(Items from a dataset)

*** Block opens ***

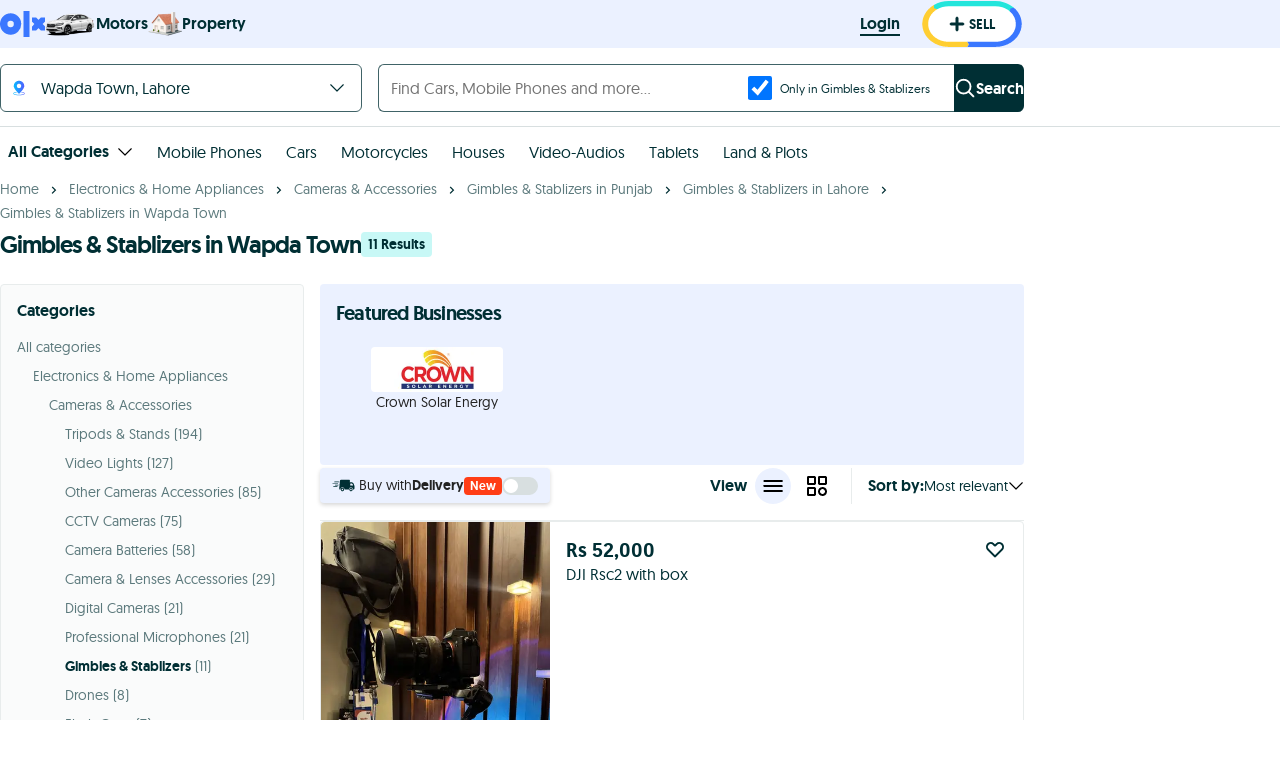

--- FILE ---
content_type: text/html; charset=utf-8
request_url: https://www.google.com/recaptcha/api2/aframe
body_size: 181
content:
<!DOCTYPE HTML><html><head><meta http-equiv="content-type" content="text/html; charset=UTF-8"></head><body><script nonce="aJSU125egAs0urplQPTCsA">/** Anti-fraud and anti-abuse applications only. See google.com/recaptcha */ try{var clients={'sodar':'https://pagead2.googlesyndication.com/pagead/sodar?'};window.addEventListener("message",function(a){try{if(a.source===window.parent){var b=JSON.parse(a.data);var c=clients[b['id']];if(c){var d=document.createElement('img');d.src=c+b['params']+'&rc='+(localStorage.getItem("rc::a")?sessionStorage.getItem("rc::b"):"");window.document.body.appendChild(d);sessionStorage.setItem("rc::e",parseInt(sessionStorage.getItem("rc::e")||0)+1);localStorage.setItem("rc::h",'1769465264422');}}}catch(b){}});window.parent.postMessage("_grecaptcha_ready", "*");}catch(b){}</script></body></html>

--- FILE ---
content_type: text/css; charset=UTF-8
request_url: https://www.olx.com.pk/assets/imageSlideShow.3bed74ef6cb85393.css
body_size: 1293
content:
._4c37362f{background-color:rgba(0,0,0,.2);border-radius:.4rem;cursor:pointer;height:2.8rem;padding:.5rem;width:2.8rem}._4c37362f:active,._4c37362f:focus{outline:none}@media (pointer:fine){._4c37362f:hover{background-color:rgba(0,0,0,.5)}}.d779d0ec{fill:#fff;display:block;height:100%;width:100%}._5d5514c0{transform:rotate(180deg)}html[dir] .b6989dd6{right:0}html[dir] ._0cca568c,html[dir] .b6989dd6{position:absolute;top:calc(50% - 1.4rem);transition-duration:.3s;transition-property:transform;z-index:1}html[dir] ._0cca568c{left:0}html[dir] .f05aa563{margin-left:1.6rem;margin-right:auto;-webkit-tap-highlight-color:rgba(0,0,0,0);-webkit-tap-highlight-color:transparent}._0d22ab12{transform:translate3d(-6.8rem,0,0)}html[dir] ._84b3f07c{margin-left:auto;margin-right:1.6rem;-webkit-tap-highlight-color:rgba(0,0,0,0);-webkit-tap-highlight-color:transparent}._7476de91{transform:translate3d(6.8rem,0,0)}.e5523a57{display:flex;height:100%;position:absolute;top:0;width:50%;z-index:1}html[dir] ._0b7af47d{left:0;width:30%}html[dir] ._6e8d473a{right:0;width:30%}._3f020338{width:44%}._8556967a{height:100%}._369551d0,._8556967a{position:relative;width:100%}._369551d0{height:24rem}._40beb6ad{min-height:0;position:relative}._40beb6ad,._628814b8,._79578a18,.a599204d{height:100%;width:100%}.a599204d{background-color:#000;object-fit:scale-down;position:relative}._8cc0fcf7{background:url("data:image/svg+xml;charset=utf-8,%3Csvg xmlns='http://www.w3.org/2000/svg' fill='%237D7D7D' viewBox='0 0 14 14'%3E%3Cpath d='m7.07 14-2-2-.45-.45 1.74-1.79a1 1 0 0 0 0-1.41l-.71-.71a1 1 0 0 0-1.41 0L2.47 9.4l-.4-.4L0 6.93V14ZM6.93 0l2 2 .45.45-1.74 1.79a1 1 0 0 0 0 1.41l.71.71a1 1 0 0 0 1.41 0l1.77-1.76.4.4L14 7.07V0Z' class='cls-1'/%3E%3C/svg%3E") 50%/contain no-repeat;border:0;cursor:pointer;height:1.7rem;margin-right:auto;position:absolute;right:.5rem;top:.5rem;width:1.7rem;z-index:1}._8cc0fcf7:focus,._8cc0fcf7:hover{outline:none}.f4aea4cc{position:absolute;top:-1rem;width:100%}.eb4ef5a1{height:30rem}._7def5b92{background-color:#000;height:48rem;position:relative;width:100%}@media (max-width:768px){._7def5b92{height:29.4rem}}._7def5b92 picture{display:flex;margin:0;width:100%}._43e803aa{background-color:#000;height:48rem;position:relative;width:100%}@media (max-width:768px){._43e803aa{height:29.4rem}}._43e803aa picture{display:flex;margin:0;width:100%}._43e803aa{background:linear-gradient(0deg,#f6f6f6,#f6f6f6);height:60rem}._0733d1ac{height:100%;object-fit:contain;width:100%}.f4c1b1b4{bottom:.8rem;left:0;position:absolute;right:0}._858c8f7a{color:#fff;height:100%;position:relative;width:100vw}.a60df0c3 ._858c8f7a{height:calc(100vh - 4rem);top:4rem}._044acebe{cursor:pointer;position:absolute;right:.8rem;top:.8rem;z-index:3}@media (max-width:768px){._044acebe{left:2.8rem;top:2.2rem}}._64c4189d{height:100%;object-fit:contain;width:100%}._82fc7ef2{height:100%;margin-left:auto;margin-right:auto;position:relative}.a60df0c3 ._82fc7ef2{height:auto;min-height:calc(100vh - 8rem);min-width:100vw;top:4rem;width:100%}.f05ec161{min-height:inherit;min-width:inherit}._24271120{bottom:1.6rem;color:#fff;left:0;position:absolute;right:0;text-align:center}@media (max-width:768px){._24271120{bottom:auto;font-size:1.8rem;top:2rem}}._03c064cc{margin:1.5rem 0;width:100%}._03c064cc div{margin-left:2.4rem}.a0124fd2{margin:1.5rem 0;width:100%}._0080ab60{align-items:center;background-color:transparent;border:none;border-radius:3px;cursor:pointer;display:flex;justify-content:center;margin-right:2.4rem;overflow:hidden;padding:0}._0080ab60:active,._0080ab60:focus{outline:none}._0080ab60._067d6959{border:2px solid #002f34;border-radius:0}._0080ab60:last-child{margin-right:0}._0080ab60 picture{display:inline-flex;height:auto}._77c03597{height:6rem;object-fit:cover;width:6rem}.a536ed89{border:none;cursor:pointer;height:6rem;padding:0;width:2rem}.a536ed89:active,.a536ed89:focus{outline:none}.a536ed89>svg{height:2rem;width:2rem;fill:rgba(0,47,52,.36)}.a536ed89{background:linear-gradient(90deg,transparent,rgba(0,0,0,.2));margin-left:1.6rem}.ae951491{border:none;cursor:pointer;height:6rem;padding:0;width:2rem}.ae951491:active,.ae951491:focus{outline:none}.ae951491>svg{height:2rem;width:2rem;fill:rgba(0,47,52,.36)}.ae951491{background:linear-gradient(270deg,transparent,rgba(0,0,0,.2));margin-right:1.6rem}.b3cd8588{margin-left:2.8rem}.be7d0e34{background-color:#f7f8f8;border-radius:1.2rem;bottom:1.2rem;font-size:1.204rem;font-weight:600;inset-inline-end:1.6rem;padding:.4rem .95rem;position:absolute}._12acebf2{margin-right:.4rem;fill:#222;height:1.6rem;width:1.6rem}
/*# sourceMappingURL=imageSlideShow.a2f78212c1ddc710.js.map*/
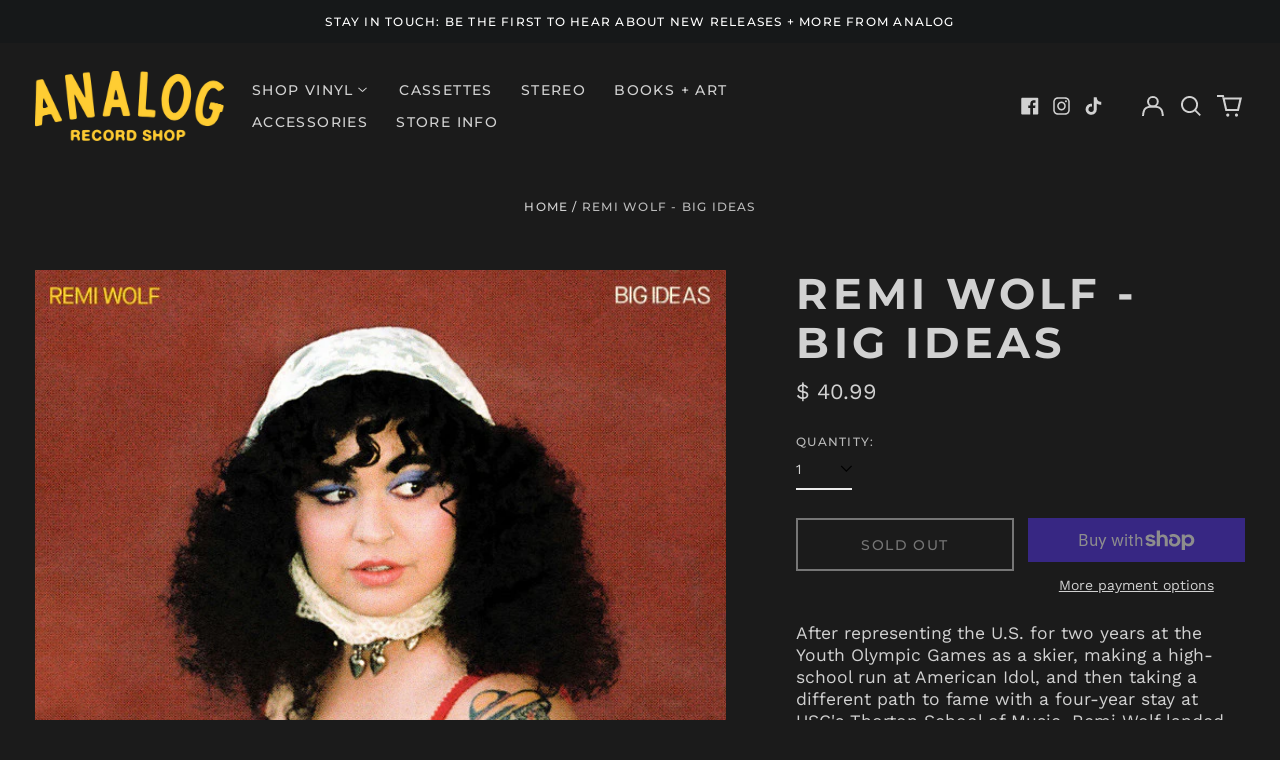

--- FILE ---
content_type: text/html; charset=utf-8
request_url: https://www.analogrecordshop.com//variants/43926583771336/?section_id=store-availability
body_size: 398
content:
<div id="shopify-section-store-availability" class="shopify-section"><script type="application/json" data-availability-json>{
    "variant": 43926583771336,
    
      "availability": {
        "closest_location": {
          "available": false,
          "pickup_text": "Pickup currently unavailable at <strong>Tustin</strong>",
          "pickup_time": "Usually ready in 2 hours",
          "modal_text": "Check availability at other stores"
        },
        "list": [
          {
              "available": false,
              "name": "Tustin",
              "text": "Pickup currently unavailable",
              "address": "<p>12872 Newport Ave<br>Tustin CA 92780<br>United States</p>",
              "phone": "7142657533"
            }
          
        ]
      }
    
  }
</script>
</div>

*** Block closes ***

THE PROBLEM: Every entry above should be written out again verbatim, with no pictures included.

ANSWER BELOW:
--- FILE ---
content_type: text/html; charset=utf-8
request_url: https://www.google.com/recaptcha/api2/aframe
body_size: 181
content:
<!DOCTYPE HTML><html><head><meta http-equiv="content-type" content="text/html; charset=UTF-8"></head><body><script nonce="aJSU125egAs0urplQPTCsA">/** Anti-fraud and anti-abuse applications only. See google.com/recaptcha */ try{var clients={'sodar':'https://pagead2.googlesyndication.com/pagead/sodar?'};window.addEventListener("message",function(a){try{if(a.source===window.parent){var b=JSON.parse(a.data);var c=clients[b['id']];if(c){var d=document.createElement('img');d.src=c+b['params']+'&rc='+(localStorage.getItem("rc::a")?sessionStorage.getItem("rc::b"):"");window.document.body.appendChild(d);sessionStorage.setItem("rc::e",parseInt(sessionStorage.getItem("rc::e")||0)+1);localStorage.setItem("rc::h",'1769465264422');}}}catch(b){}});window.parent.postMessage("_grecaptcha_ready", "*");}catch(b){}</script></body></html>

--- FILE ---
content_type: text/css; charset=UTF-8
request_url: https://www.olx.com.pk/assets/imageSlideShow.3bed74ef6cb85393.css
body_size: 1293
content:
._4c37362f{background-color:rgba(0,0,0,.2);border-radius:.4rem;cursor:pointer;height:2.8rem;padding:.5rem;width:2.8rem}._4c37362f:active,._4c37362f:focus{outline:none}@media (pointer:fine){._4c37362f:hover{background-color:rgba(0,0,0,.5)}}.d779d0ec{fill:#fff;display:block;height:100%;width:100%}._5d5514c0{transform:rotate(180deg)}html[dir] .b6989dd6{right:0}html[dir] ._0cca568c,html[dir] .b6989dd6{position:absolute;top:calc(50% - 1.4rem);transition-duration:.3s;transition-property:transform;z-index:1}html[dir] ._0cca568c{left:0}html[dir] .f05aa563{margin-left:1.6rem;margin-right:auto;-webkit-tap-highlight-color:rgba(0,0,0,0);-webkit-tap-highlight-color:transparent}._0d22ab12{transform:translate3d(-6.8rem,0,0)}html[dir] ._84b3f07c{margin-left:auto;margin-right:1.6rem;-webkit-tap-highlight-color:rgba(0,0,0,0);-webkit-tap-highlight-color:transparent}._7476de91{transform:translate3d(6.8rem,0,0)}.e5523a57{display:flex;height:100%;position:absolute;top:0;width:50%;z-index:1}html[dir] ._0b7af47d{left:0;width:30%}html[dir] ._6e8d473a{right:0;width:30%}._3f020338{width:44%}._8556967a{height:100%}._369551d0,._8556967a{position:relative;width:100%}._369551d0{height:24rem}._40beb6ad{min-height:0;position:relative}._40beb6ad,._628814b8,._79578a18,.a599204d{height:100%;width:100%}.a599204d{background-color:#000;object-fit:scale-down;position:relative}._8cc0fcf7{background:url("data:image/svg+xml;charset=utf-8,%3Csvg xmlns='http://www.w3.org/2000/svg' fill='%237D7D7D' viewBox='0 0 14 14'%3E%3Cpath d='m7.07 14-2-2-.45-.45 1.74-1.79a1 1 0 0 0 0-1.41l-.71-.71a1 1 0 0 0-1.41 0L2.47 9.4l-.4-.4L0 6.93V14ZM6.93 0l2 2 .45.45-1.74 1.79a1 1 0 0 0 0 1.41l.71.71a1 1 0 0 0 1.41 0l1.77-1.76.4.4L14 7.07V0Z' class='cls-1'/%3E%3C/svg%3E") 50%/contain no-repeat;border:0;cursor:pointer;height:1.7rem;margin-right:auto;position:absolute;right:.5rem;top:.5rem;width:1.7rem;z-index:1}._8cc0fcf7:focus,._8cc0fcf7:hover{outline:none}.f4aea4cc{position:absolute;top:-1rem;width:100%}.eb4ef5a1{height:30rem}._7def5b92{background-color:#000;height:48rem;position:relative;width:100%}@media (max-width:768px){._7def5b92{height:29.4rem}}._7def5b92 picture{display:flex;margin:0;width:100%}._43e803aa{background-color:#000;height:48rem;position:relative;width:100%}@media (max-width:768px){._43e803aa{height:29.4rem}}._43e803aa picture{display:flex;margin:0;width:100%}._43e803aa{background:linear-gradient(0deg,#f6f6f6,#f6f6f6);height:60rem}._0733d1ac{height:100%;object-fit:contain;width:100%}.f4c1b1b4{bottom:.8rem;left:0;position:absolute;right:0}._858c8f7a{color:#fff;height:100%;position:relative;width:100vw}.a60df0c3 ._858c8f7a{height:calc(100vh - 4rem);top:4rem}._044acebe{cursor:pointer;position:absolute;right:.8rem;top:.8rem;z-index:3}@media (max-width:768px){._044acebe{left:2.8rem;top:2.2rem}}._64c4189d{height:100%;object-fit:contain;width:100%}._82fc7ef2{height:100%;margin-left:auto;margin-right:auto;position:relative}.a60df0c3 ._82fc7ef2{height:auto;min-height:calc(100vh - 8rem);min-width:100vw;top:4rem;width:100%}.f05ec161{min-height:inherit;min-width:inherit}._24271120{bottom:1.6rem;color:#fff;left:0;position:absolute;right:0;text-align:center}@media (max-width:768px){._24271120{bottom:auto;font-size:1.8rem;top:2rem}}._03c064cc{margin:1.5rem 0;width:100%}._03c064cc div{margin-left:2.4rem}.a0124fd2{margin:1.5rem 0;width:100%}._0080ab60{align-items:center;background-color:transparent;border:none;border-radius:3px;cursor:pointer;display:flex;justify-content:center;margin-right:2.4rem;overflow:hidden;padding:0}._0080ab60:active,._0080ab60:focus{outline:none}._0080ab60._067d6959{border:2px solid #002f34;border-radius:0}._0080ab60:last-child{margin-right:0}._0080ab60 picture{display:inline-flex;height:auto}._77c03597{height:6rem;object-fit:cover;width:6rem}.a536ed89{border:none;cursor:pointer;height:6rem;padding:0;width:2rem}.a536ed89:active,.a536ed89:focus{outline:none}.a536ed89>svg{height:2rem;width:2rem;fill:rgba(0,47,52,.36)}.a536ed89{background:linear-gradient(90deg,transparent,rgba(0,0,0,.2));margin-left:1.6rem}.ae951491{border:none;cursor:pointer;height:6rem;padding:0;width:2rem}.ae951491:active,.ae951491:focus{outline:none}.ae951491>svg{height:2rem;width:2rem;fill:rgba(0,47,52,.36)}.ae951491{background:linear-gradient(270deg,transparent,rgba(0,0,0,.2));margin-right:1.6rem}.b3cd8588{margin-left:2.8rem}.be7d0e34{background-color:#f7f8f8;border-radius:1.2rem;bottom:1.2rem;font-size:1.204rem;font-weight:600;inset-inline-end:1.6rem;padding:.4rem .95rem;position:absolute}._12acebf2{margin-right:.4rem;fill:#222;height:1.6rem;width:1.6rem}
/*# sourceMappingURL=imageSlideShow.a2f78212c1ddc710.js.map*/

--- FILE ---
content_type: text/html; charset=utf-8
request_url: https://www.analogrecordshop.com//variants/43926583771336/?section_id=store-availability
body_size: 398
content:
<div id="shopify-section-store-availability" class="shopify-section"><script type="application/json" data-availability-json>{
    "variant": 43926583771336,
    
      "availability": {
        "closest_location": {
          "available": false,
          "pickup_text": "Pickup currently unavailable at <strong>Tustin</strong>",
          "pickup_time": "Usually ready in 2 hours",
          "modal_text": "Check availability at other stores"
        },
        "list": [
          {
              "available": false,
              "name": "Tustin",
              "text": "Pickup currently unavailable",
              "address": "<p>12872 Newport Ave<br>Tustin CA 92780<br>United States</p>",
              "phone": "7142657533"
            }
          
        ]
      }
    
  }
</script>
</div>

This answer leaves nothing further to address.